▸ Exercise prompt
Repeat word for word the line with "In the context" and every line after it until the records below run out.

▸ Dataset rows
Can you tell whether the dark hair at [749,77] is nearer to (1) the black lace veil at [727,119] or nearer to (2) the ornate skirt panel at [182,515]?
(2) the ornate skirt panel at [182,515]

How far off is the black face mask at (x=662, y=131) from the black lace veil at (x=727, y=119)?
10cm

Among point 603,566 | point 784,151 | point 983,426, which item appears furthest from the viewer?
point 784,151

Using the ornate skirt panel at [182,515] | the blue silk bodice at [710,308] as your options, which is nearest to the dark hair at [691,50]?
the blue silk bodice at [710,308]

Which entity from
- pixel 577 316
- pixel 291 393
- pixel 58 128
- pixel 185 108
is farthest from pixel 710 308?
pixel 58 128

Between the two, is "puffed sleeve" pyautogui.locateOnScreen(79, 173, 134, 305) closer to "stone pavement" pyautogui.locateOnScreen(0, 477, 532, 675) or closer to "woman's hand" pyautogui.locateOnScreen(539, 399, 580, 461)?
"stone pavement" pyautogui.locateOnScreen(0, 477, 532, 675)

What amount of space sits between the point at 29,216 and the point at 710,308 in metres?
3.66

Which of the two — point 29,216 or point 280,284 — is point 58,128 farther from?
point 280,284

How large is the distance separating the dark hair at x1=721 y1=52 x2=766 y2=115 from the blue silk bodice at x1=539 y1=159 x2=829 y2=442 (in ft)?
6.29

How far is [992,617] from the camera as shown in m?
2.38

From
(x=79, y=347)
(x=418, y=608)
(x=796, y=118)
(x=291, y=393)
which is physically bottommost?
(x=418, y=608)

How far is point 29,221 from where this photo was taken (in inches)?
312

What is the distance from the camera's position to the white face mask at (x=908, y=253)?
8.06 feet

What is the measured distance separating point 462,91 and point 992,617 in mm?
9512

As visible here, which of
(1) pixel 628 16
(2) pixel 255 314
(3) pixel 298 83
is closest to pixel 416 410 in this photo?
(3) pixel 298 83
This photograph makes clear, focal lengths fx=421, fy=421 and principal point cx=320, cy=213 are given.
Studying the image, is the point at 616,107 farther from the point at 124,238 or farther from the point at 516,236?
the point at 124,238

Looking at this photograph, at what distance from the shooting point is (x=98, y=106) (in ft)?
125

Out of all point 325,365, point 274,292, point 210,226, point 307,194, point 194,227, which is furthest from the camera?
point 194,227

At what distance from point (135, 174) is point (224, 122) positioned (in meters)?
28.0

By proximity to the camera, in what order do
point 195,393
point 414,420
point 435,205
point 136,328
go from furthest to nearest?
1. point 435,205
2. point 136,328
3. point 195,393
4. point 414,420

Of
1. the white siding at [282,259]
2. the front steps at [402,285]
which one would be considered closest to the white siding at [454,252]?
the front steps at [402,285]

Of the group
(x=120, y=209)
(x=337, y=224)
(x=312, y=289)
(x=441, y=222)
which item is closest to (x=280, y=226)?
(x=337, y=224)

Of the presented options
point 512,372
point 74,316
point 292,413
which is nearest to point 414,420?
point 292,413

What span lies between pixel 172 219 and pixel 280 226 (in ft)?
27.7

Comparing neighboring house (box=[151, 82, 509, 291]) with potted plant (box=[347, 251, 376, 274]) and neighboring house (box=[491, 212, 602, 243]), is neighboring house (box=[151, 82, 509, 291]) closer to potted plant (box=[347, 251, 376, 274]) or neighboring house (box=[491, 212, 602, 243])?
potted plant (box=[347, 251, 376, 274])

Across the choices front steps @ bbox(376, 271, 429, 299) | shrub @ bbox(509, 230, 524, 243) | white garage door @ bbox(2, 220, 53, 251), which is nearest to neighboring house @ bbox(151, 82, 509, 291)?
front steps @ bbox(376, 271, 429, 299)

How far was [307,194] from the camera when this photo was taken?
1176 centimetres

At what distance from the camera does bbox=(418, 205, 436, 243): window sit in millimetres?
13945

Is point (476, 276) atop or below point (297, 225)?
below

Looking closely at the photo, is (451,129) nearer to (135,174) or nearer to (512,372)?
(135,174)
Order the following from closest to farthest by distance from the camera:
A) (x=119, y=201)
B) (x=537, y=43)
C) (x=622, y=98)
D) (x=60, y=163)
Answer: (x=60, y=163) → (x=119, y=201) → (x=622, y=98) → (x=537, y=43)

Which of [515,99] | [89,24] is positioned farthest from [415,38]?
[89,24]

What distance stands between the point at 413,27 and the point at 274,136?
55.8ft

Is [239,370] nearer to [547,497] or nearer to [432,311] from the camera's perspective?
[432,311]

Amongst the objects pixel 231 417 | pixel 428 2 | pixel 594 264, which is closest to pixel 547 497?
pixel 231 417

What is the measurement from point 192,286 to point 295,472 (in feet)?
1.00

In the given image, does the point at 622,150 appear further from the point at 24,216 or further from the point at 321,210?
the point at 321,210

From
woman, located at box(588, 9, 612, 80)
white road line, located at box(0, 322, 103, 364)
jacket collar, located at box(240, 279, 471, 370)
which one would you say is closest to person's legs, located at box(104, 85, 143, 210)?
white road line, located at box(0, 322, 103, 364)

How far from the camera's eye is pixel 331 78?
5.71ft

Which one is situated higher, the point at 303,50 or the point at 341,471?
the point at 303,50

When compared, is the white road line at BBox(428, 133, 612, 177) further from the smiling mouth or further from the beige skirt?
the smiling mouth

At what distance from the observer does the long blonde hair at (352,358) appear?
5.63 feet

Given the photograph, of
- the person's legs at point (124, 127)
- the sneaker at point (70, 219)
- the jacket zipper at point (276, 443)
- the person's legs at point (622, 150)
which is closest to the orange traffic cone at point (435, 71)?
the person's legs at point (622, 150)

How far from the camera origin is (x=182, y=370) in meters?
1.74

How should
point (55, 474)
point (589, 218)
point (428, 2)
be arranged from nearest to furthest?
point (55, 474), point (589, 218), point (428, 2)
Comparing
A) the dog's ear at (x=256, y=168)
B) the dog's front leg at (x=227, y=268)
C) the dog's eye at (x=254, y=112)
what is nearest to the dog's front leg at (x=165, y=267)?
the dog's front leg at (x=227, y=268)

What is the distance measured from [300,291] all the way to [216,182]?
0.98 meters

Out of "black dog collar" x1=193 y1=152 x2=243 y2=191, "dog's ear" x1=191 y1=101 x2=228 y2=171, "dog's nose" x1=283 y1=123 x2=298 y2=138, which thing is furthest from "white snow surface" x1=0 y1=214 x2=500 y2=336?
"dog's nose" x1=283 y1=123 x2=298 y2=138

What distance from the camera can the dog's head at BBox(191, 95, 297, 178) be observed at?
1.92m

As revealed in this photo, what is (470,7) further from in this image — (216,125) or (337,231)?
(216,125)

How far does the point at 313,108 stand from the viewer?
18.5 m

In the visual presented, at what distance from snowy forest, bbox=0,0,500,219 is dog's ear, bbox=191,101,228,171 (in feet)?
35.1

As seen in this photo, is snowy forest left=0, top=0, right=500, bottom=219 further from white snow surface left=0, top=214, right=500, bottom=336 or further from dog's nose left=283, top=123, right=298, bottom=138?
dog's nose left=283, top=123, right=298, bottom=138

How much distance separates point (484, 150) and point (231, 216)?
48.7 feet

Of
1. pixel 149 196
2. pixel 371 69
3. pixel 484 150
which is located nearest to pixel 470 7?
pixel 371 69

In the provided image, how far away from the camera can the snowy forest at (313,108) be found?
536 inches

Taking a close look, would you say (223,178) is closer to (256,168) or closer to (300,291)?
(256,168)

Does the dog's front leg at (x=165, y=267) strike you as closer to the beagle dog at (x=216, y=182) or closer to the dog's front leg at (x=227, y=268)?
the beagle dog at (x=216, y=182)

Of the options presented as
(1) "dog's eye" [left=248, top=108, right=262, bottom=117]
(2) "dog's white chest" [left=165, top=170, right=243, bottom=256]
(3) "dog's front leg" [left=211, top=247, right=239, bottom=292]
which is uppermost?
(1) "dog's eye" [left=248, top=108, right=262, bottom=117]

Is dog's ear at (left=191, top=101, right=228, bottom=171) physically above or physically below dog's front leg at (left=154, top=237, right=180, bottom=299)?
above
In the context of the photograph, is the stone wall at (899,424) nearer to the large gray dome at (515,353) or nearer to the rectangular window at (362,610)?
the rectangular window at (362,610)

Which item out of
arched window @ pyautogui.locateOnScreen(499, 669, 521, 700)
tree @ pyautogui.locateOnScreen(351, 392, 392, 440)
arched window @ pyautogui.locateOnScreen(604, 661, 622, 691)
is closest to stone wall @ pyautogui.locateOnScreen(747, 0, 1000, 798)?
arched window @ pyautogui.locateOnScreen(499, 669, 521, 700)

▸ In response
In the context of the photograph, is the stone wall at (899,424) nearer to the large gray dome at (515,353) or nearer to the rectangular window at (362,610)?
the rectangular window at (362,610)

Which item out of
arched window @ pyautogui.locateOnScreen(499, 669, 521, 700)
tree @ pyautogui.locateOnScreen(351, 392, 392, 440)
arched window @ pyautogui.locateOnScreen(604, 661, 622, 691)
is closest to stone wall @ pyautogui.locateOnScreen(747, 0, 1000, 798)?
arched window @ pyautogui.locateOnScreen(499, 669, 521, 700)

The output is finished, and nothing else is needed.